On a concluding note, one issue discussed earlier seems to be interesting in the context of the discussion above. In Moore Stephens, the House of Lords had held that fraud by the ‘directing mind and will’ of a company will be attributable to the company is all cases, except when the company itself is a victim (as opposed to a vehicle) of the fraud. In the case of Satyam, whether the company was a vehicle or a victim of the fraud is open to argument. Hence, in a case like this, it may be possible to argue that the fraud perpetrated by Mr. Raju is not attributable to Satyam. However, on the text of section 34, there is no requirement that the fraud which ‘induced or affected the making of the award’ be attributable to a party to the arbitration proceedings. It is probably for this reason that the question of attribution was not argued before or considered by the Court. It is instructive to contrast the Indian language with that of the English Arbitration Act, 1996, which talks of an award ‘being obtained by fraud’. The use of the word obtained (as opposed to influenced or affected) can be taken to signify that under English law, the fraud in question should be attributable to a party.

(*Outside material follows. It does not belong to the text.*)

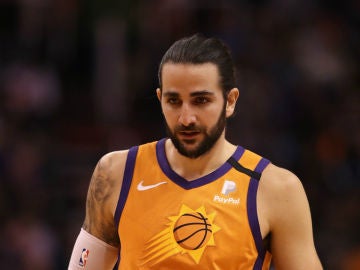 Ricky Rubio, con los Suns Ricky Rubio, con los Suns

On this reading of the provision, it seems that the question of attributability of the fraud is not relevant for the purposes of section 34(3). However, on a closer examination of the decision of the Supreme Court, there are a couple of observations which can be taken to be assumptions by the Court that fraud under section 34 is fraud attributable to a party. First, the Court cites and approves the provision in the English Arbitration Act, which, as seen above, can be interpreted as containing the requirement of attribution. Secondly, there is the observation of the Court that “If the argument advanced by the learned counsel for the respondents is accepted, then a party, who has suffered an award against another party who has concealed facts and obtained an award, cannot rely on facts which have surfaced subsequently even if those facts have a bearing on the facts constituting the award ... Such a construction would defeat the principle of due process and would be opposed to the concept of public policy incorporated in the explanation” [emphasis supplied]. Admittedly, neither of these instances are authority for the proposition that attribution of the fraud to a party has been read into section 34 by the Court. This is especially so given broad observations like “if the concealed facts, disclosed after the passing of the award, have a causative link with the facts constituting or inducing the award, such facts are relevant in a setting aside proceeding and award may be set aside as affected or induced by fraud”. However, since the Court only decided that the application may be amended to make fraud a ground, and did not dispose of the question of whether the award may be set aside on grounds of fraud (which being a question on merits, is still to be decided by the lower courts), there is always the possibility that this question comes up for consideration in future.